> Il compito
Per favore, riporta una per una tutte le frasi racchiuse tra le virgolette « » nel brano su Finn.

> Estratto della fonte
################

Ma perché Finn dice così spesso di no? Soprattutto vuole una madre che si assuma le proprie responsabilità. Che abbia il coraggio di mostrare i suoi colori. Una persona con cui possa confrontarsi e grazie alla quale possa crescere. Questo non significa che voglia una mamma autoritaria che stabilisca regole rigide per tutto e le faccia rispettare senza compromessi. Ma vuole una madre che si assuma la responsabilità di se stessa e della sua famiglia in modo da permettergli di essere un bambino. Naturalmente, Finn si trova in un dilemma. Perché i bambini della sua età non sono ancora in grado di trovare le parole giuste per il processo in atto nella loro famiglia.
Finn non può andare da sua madre e dirle: «Ascolta, mamma. È bello che tu voglia la mia opinione, ma non sono abbastanza grande per prendere decisioni per la nostra famiglia. In definitiva, sei tu che devi assumerti questa responsabilità. Se per te è troppo difficile farlo da solo, dovresti chiedere l'aiuto di un secondo adulto».

################

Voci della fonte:
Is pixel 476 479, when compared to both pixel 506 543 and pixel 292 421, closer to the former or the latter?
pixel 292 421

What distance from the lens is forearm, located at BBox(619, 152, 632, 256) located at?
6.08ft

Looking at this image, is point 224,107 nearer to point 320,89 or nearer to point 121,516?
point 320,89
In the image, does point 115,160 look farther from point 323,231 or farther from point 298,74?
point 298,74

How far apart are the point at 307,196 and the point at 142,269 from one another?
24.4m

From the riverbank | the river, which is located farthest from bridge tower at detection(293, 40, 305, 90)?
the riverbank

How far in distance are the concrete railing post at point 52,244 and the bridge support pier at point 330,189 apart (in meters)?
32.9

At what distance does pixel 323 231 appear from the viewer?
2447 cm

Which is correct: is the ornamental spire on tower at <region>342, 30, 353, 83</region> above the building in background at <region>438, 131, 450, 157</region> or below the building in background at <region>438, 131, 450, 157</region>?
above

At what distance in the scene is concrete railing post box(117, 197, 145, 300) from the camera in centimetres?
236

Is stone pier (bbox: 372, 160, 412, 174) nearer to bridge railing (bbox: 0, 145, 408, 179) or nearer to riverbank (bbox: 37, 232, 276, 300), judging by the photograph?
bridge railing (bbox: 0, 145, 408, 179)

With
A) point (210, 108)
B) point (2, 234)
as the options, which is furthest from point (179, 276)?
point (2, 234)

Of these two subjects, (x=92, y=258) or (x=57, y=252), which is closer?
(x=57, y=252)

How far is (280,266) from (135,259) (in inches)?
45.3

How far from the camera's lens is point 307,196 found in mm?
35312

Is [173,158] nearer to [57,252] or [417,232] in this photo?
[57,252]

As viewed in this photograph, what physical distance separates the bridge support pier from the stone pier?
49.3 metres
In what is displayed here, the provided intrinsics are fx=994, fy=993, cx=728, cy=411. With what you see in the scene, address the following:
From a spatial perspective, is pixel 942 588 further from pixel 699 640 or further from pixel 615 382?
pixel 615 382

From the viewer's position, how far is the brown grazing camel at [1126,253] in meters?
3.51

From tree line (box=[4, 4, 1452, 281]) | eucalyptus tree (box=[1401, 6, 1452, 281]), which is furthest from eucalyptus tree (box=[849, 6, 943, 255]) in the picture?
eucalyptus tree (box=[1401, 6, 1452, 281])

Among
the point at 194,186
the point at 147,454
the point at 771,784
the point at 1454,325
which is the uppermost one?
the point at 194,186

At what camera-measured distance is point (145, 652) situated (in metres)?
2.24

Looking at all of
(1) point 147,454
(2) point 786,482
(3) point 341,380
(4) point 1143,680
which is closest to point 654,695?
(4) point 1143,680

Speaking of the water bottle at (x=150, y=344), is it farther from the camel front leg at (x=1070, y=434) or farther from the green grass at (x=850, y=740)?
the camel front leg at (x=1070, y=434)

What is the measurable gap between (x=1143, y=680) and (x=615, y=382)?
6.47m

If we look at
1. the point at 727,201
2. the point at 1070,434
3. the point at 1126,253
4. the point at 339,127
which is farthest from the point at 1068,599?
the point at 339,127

################

> La soluzione
1. Ascolta, mamma.
2. È bello che tu voglia la mia opinione, ma non sono abbastanza grande per prendere decisioni per la nostra famiglia.
3. In definitiva, sei tu che devi assumerti questa responsabilità.
4. Se per te è troppo difficile farlo da solo, dovresti chiedere l'aiuto di un secondo adulto.